I know this post may sound somewhat biased, but Stacy is a personal friend of mine. We live in the same city and met through a life makeover group that another woman and I spearheaded through Cheryl Richardson's website (she is the well-known life coach that once made regular appearances on Oprah, much like Dr. Phil ... now she has her own show on the cable channel Oxygen, I believe).

She (Stacy) has been lost and in fog for a very, very long time ... long before she married Christian (obviously). I'm not trying to sound like the devil's advocate here, but this woman needs prayer. I have told her time and time and time again (long before my H's infidelity) that her focus in on attention rather than the Lord or her family priorities. She also did not tell me or our group of her affairs, which explains a lot of her behavior at the time our makeover group was most active. In the time I have known her, she has never been an active counselor. She has mostly done case work for various charitable organizations where we live.

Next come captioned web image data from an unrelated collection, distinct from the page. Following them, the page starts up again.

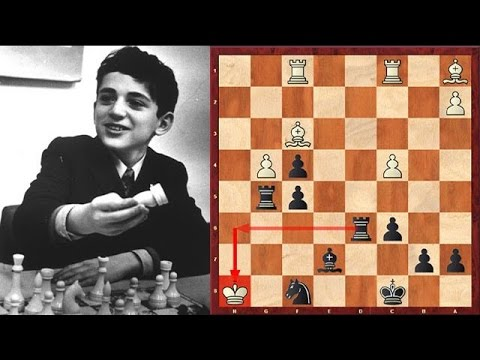 12 Year Old Kasparov Checkmates His Opponent In The Most Beautiful Way!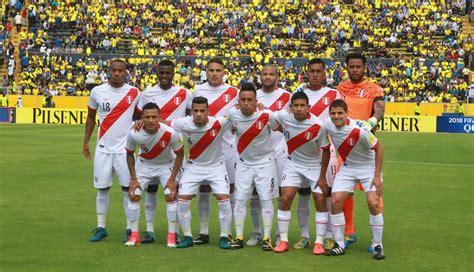 VER AQUÍ Perú vs. Ecuador EN VIVO | vía Movistar Deportes ...
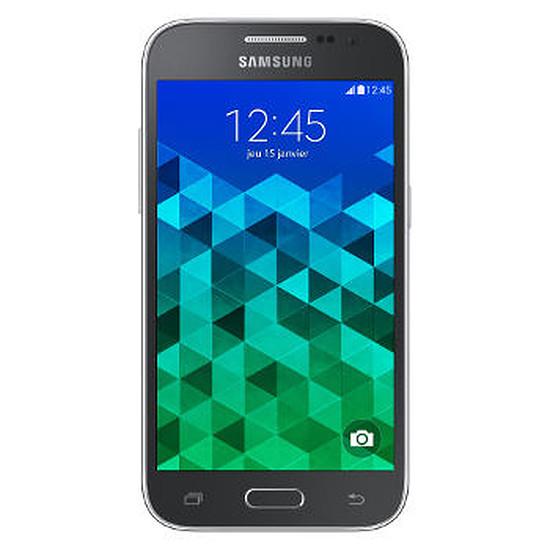 Smartphone et téléphone mobile Samsung Galaxy Core Prime Value Edition (gris)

She is seeking answers, and just is not willing to look to the only source that will offer them ... our Father. Hopefully, one day she will. God will keep allowing circumstances that landed her on the show to keep happening unless she does. Stacy is a good woman who wants to do right ... just like my H. Even though Phil is one helluva doctor, he is a secular one and his solutions will only be utilized as a pacifier by both Stacy and Chris until the real work in Him begins.

Please pray for her and her entire family.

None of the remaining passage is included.